Coherent unsteady vortical structures are observed over the upstream surface of a disc, fixed and rotating, over a range of angles of incidence, $0^\circ \leq \alpha \leq 36^\circ$. As the structures grow in size, they align themselves parallel to the surface of the disc and are cyclically shed into the wake region. These structures are likely the origins of well-studied interlinked chains of vortices that are observed in the wakes of discs. Two vortex shedding modes are identified. The first mode presents itself primarily at low angles of incidence, up to $\alpha = 21^\circ$. At $\alpha = 0$, the vortical structures form upstream of the disc and are shed into the wake at a Strouhal number of approximately 0.2. As the angle of incidence increases, the shedding frequency increases. At incidence angles beyond $21^\circ$, the second mode of vortex shedding is clearly observed. The second mode forms a soliton on the vortical structures that originates near the leading edge of the disc, traverses towards the trailing edge and is eventually shed into the wake region at a frequency nearly twice that of the first mode at the highest incidence angle, $\alpha = 36^\circ$. Signatures of both modes are present over the full range of angle of incidence, with the primary mode more prevalent at low angles of incidence and the secondary at high angles. The cross-sectional sizes of the vortical structures are estimated from the flow visualization images to range from $0.15D$ for the zero incidence cases to approximately $0.08D$ for $\alpha =36^\circ$. Hot-film anemometry is employed to corroborate the vortex shedding frequencies.

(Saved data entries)
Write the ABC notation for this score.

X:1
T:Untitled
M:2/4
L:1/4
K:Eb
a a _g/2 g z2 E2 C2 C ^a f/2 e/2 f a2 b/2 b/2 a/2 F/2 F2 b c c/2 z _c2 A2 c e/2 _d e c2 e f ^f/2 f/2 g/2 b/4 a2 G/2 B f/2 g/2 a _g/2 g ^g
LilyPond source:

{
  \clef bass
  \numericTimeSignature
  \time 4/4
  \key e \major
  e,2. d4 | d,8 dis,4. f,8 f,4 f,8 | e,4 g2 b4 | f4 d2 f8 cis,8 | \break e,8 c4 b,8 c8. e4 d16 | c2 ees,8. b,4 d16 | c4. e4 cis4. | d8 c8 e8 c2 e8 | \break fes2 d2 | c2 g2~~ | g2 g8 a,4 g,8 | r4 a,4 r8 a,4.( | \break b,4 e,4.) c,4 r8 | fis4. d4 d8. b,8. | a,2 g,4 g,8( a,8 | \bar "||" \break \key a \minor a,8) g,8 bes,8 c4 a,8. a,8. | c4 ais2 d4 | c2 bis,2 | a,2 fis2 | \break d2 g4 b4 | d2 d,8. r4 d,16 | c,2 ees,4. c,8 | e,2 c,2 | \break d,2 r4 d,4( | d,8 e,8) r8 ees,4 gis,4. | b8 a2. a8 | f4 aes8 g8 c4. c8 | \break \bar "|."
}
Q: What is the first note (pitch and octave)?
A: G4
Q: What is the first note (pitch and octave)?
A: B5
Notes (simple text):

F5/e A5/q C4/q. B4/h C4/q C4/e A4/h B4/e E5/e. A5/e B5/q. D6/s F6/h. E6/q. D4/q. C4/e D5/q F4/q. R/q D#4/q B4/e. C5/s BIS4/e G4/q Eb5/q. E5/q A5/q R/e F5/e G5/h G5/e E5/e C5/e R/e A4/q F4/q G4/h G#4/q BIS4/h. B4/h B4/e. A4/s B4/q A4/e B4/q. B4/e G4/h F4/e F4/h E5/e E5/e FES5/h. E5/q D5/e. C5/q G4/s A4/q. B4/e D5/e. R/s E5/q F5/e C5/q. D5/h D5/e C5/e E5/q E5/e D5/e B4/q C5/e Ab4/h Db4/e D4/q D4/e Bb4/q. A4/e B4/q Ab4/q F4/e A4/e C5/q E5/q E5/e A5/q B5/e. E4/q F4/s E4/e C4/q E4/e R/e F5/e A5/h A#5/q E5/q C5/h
--
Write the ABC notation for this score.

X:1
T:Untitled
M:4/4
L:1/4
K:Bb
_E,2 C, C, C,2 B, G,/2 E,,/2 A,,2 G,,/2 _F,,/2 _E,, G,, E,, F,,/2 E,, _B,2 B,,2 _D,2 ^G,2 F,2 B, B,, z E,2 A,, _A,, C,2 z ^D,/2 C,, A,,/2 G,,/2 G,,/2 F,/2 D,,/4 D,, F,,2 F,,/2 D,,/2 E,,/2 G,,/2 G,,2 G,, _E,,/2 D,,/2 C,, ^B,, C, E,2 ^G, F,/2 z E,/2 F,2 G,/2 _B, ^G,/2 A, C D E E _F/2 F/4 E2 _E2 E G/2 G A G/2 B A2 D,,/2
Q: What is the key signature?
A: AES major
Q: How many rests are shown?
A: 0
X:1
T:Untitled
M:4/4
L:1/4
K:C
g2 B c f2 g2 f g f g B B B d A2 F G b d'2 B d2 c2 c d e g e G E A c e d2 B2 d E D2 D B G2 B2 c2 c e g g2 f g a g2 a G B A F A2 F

#### Problem description:
Write the next part of the passage on vortex shedding over an inclined disc, picking up after its last sentence. None of the rows are needed here.

#### The result:
Sample results from this study are compared with selected results from Knisely (Reference Knisely1990) and Lee (Reference Lee2022). Even though the general trends are comparable, the current results exhibit higher Strouhal numbers than those of Knisely's. The differences may be attributed to the flow discussed here being three-dimensional while those of Knisely are nominally two-dimensional. Lee (Reference Lee2022) presents extensive computational results in the wakes of spinning discs at $\alpha = 60^\circ \text { and } 65^\circ$ incidences, while the focus of the current work is on the upstream surface of the disc for $\alpha \le 36^\circ$. Nevertheless, the Strouhal numbers show a tendency to be an extension of the current results.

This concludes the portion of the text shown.